— EXERCISE TASKS —
1. Swap "clean water" for "safe drinking water" in the passage on poverty, and give again the part from "Women and Children" to "of preventable causes.".
2. List every gain that the passage on poverty says has been made since the 1990s.
3. Write what comes next in the passage on poverty, after its last sentence.

═════ EXTRACT PROVIDED

Women and Children in Poverty - Progress Toward International Goals
informal world households female
Progress has been made toward many of the development goals outlined by the UN during the 1990s. According to the UNDP (http://hdr.undp.org/reports/global/2005/pdf/presskit/HDR05_PR1E.pdf), since the 1990s more than 135 million people have been lifted out of extreme poverty (having an income of less that one dollar per day per person), 1.2 billion people have gained access to clean water, thirty million more children attend school, and child deaths have been reduced by two million per year. However, as of 2005, 2.5 billion people stilled lived on an income less than two dollars per person per day, more than one billion people still did not have access to safe water, 115 million children were still not in school, and more than ten million children per year still died of preventable causes.

══════════
═════ EXTRACTED MATERIAL

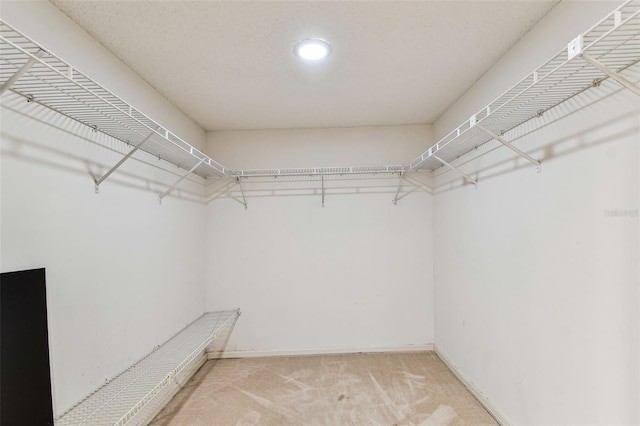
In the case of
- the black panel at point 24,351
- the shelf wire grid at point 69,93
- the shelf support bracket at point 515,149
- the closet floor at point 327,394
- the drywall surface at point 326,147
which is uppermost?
the drywall surface at point 326,147

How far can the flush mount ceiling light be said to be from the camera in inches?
60.3

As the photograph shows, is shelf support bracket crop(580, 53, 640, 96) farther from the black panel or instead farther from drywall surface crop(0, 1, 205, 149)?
the black panel

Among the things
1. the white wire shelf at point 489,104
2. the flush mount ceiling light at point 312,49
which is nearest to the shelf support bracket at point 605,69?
the white wire shelf at point 489,104

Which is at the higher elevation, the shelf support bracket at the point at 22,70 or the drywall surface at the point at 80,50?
the drywall surface at the point at 80,50

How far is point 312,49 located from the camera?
5.20 ft

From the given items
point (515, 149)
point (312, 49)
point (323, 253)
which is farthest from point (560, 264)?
point (323, 253)

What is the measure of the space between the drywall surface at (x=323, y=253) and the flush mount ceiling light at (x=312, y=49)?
126 centimetres

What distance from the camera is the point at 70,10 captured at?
129cm

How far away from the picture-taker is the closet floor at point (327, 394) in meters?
A: 1.88

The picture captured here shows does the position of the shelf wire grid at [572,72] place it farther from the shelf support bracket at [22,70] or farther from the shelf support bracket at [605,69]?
the shelf support bracket at [22,70]

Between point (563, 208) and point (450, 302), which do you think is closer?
point (563, 208)

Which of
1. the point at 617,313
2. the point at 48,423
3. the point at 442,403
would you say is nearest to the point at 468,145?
the point at 617,313

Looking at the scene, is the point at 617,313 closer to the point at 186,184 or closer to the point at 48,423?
the point at 48,423

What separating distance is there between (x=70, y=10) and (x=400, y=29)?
149cm
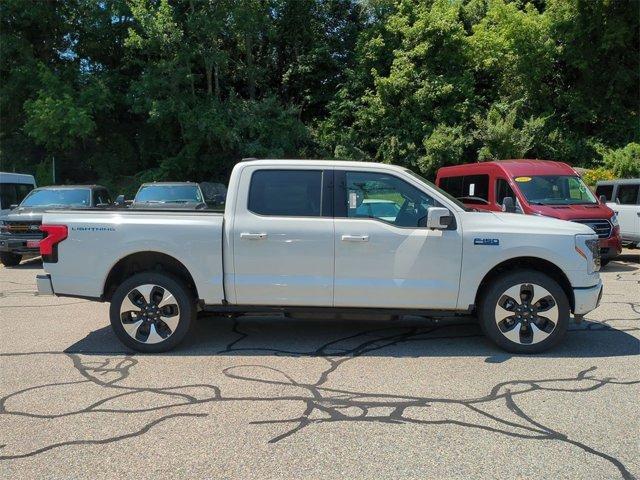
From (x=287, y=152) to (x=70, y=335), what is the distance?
21257 millimetres

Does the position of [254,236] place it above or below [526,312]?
above

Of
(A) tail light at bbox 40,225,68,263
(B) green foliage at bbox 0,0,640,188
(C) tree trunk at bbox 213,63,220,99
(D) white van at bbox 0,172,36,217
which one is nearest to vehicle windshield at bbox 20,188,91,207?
(D) white van at bbox 0,172,36,217

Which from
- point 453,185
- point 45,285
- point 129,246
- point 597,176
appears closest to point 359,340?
point 129,246

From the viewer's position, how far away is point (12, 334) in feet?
21.0

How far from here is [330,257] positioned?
5453mm

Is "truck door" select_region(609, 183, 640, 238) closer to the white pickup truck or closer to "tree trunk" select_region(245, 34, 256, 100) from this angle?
the white pickup truck

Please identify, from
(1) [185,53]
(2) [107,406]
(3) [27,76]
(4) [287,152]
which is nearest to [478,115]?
(4) [287,152]

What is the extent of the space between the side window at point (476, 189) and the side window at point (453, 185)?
0.66ft

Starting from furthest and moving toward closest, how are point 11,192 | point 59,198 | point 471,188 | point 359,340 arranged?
point 11,192 < point 59,198 < point 471,188 < point 359,340

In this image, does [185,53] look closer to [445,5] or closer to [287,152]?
[287,152]

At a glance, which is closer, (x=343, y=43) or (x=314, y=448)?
(x=314, y=448)

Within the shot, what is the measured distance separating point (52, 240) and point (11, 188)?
11843 millimetres

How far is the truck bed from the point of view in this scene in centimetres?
551

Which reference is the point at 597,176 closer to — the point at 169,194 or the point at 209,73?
the point at 169,194
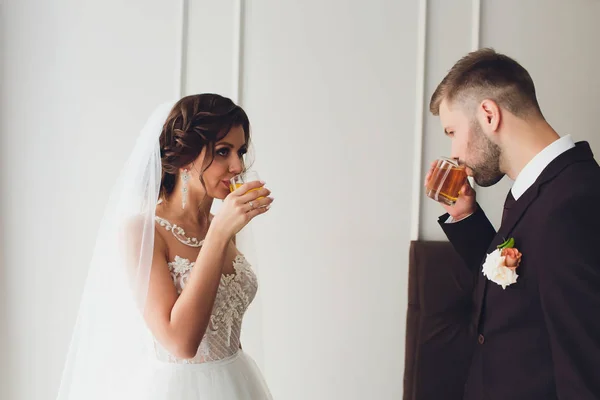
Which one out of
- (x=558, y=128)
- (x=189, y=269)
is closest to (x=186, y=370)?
(x=189, y=269)

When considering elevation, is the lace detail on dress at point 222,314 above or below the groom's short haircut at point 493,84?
below

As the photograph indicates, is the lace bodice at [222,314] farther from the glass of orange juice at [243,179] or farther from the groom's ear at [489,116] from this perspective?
the groom's ear at [489,116]

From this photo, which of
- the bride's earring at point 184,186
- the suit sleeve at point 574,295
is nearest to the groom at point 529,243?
the suit sleeve at point 574,295

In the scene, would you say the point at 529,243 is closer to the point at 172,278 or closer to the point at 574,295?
the point at 574,295

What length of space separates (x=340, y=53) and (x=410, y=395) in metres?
1.33

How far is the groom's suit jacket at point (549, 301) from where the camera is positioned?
3.45 feet

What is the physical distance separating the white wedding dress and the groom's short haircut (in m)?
0.79

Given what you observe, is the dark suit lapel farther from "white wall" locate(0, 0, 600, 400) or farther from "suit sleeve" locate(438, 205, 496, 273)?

══════════

— TASK-BY-TASK RESULTS —
1.
Women and Children in Poverty - Progress Toward International Goals
informal world households female
Progress has been made toward many of the development goals outlined by the UN during the 1990s. According to the UNDP (http://hdr.undp.org/reports/global/2005/pdf/presskit/HDR05_PR1E.pdf), since the 1990s more than 135 million people have been lifted out of extreme poverty (having an income of less that one dollar per day per person), 1.2 billion people have gained access to safe drinking water, thirty million more children attend school, and child deaths have been reduced by two million per year. However, as of 2005, 2.5 billion people stilled lived on an income less than two dollars per person per day, more than one billion people still did not have access to safe water, 115 million children were still not in school, and more than ten million children per year still died of preventable causes.

2.
- More than 135 million people have been lifted out of extreme poverty.
- 1.2 billion people have gained access to clean water.
- Thirty million more children attend school.
- Child deaths have been reduced by two million per year.

3.
In March 2005 during a conference in New York City that became known as Beijing+10, the UN Commission on the Status of Women assessed progress toward the goals outlined in the Beijing Platform (http://daccessdds.un.org/doc/UNDOC/GEN/N04/636/83/PDF/N0463683.pdf?OpenElement). According to the report, as of 2004 women were more likely than men to be poor, and female-headed households were more likely than male-headed households to be poor. Among the statistics cited by the UN, in Malawi a full three-quarters of the poor are women; in Zimbabwe, 72% of female-headed households are poor, compared with 58% of households headed by men. Even in the developed world women fared worse than men; according to the UN report, for instance, women headed 62% of poor households in the Netherlands. Only Burkina Faso reported that men experienced higher poverty rates: 46.9% of households headed by men experienced poverty in that west African country, compared with 36.5% of households headed by women.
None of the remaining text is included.